(a) Field of the Invention
The present invention relates to a fabrication method of a semiconductor device, and more particularly, to a method of fabricating a copper line in a semiconductor device.
(b) Description of the Related Art
Tungsten (W), aluminum (Al), or an aluminum alloy are typically used as the metal to form a metal line in a semiconductor device. However, much research is being performed on ways to use copper (Cu) in place of tungsten and aluminum for the metal wiring in semiconductor devices because of the relatively low resistivity of copper and because copper provides for a high degree of reliability when used for such an application (i.e., the metal wiring in a semiconductor device).
Nevertheless, a drawback of copper is that, unlike with tungsten and aluminum, it is difficult to form lines in semiconductor devices by reactive ion etching. Accordingly, much research is being performed on ways to simultaneously form a plug and a line without the use of reactive ion etching. Such a process is referred to as a dual damascene process.
In the conventional dual damascene process in which copper is used, copper is blanket-deposited on a wafer, then unnecessary parts of the copper layer on a surface of the wafer are removed by chemical-mechanical polishing to thereby complete the formation of a copper plug and a metal line.
A conventional method for fabricating a semiconductor device will be described below with reference to FIGS. 1a through 1e. 
Referring first to FIG. 1a, a lower insulation layer 2 and a lower metal line 3 are formed on a semiconductor substrate 1. Next, a first SiC layer 4 for use as an etching completion layer during etching to form a via is formed over the lower insulation layer 2 and the lower metal line 3.
Following the formation of the first SiC layer 4, a first SiOC layer 5 is formed on the SiC layer 4. The SiOC layer 5 acts as an interlayer dielectric film. Formed over the first SiOC layer 5 is a second SiC layer 4′, which acts as an etching completion layer during etching to form a line opening. A second SiOC layer 5′ is formed over the second SiC layer 4′. The second SiOC layer 5′ acts as an interlayer dielectric film.
Next, with reference to FIG. 1b, a photosensitive layer is deposited on the second SiOC layer 5′, after which the photosensitive layer is exposed and developed to form a first photoresist pattern (not shown) for forming a line opening. Using the first photoresist pattern as a mask and the second SiC layer 4′ as an etching completion layer, the second SiOC layer 5′ and the second SiC layer 4′ are etched at a predetermined area to thereby form a line opening 100. The first photoresist pattern is then removed, after which a cleaning process is performed.
Subsequently, with reference to FIG. 1c, a second photoresist pattern (not shown) is formed on the second SiOC layer 5′. The second photoresist pattern has an opening centered about the line opening 100 and a width that is less than a width of an opening of the first photoresist pattern, that is, less than a width of the line opening 100. Using the second photoresist pattern as a mask and the first SiC layer 4 as an etching completion layer, the exposed first SiOC layer 5 and the first SiC layer 4 are etched until the lower metal line 3 is exposed to thereby form a via 200.
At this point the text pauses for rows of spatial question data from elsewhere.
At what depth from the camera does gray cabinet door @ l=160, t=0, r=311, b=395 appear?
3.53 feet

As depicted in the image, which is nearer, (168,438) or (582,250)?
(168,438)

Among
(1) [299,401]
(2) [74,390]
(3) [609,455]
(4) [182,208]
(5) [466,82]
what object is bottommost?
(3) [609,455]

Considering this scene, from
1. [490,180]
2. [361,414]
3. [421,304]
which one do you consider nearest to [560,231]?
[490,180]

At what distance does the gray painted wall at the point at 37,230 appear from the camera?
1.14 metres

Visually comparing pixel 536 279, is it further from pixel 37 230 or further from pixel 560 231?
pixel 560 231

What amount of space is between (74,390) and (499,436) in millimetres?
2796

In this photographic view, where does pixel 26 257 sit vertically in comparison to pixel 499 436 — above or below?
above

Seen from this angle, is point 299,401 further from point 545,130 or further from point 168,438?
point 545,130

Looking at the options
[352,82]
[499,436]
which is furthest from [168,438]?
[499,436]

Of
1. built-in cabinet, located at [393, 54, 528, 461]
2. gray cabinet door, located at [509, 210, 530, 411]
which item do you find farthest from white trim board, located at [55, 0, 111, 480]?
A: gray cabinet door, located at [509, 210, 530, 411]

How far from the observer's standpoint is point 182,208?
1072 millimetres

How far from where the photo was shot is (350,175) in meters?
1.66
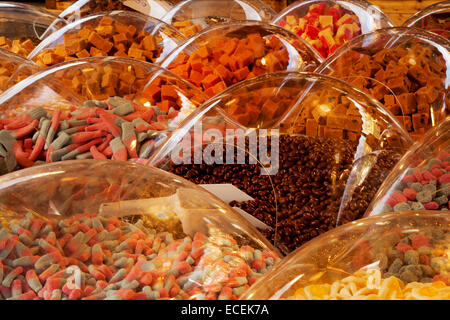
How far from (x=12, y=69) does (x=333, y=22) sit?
1.25 meters

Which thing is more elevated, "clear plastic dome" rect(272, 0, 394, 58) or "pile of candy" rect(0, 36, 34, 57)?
"clear plastic dome" rect(272, 0, 394, 58)

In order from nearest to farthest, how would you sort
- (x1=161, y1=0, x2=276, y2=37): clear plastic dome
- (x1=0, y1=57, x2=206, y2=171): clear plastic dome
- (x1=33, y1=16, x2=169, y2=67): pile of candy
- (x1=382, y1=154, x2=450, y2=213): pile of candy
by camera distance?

Next, with reference to FIG. 1d, a barrier metal layer 6 made of TaN is deposited to a thickness of approximately 300 Å over all exposed surfaces of the lower metal line 3, the first SiOC layer 5, and the second SiOC layer 5′. Next, a copper layer 7 is deposited on the barrier metal layer 6 until the via 200 and the line opening 100 are completely filled.
Referring to FIG. 1e, chemical-mechanical polishing is performed on the copper layer 7 until the second SiOC layer 5′ is exposed and the copper layer 7 is substantially flush with the same. As a result, the via 200 and the copper line layer are simultaneously formed.
However, in the configuration resulting from the conventional method described above, since the SiC layer 4′, which is used as an etching completion layer, is interposed between the SiOC layers 5 and 5′, which are interlayer insulating layers, the overall capacitance of the device is increased significantly when compared to when no SiC layer is formed between the SiOC layers 5 and 5′. This interferes with the free flow of current such that the operational speed of the device is reduced.
Further, with the direct contact of the photosensitive layers to surfaces and side walls of the SiOC layers for the formation of the line opening and the via, full removal of the photosensitive layers does not occur. This results in increasing the resistances of the via and the lie opening.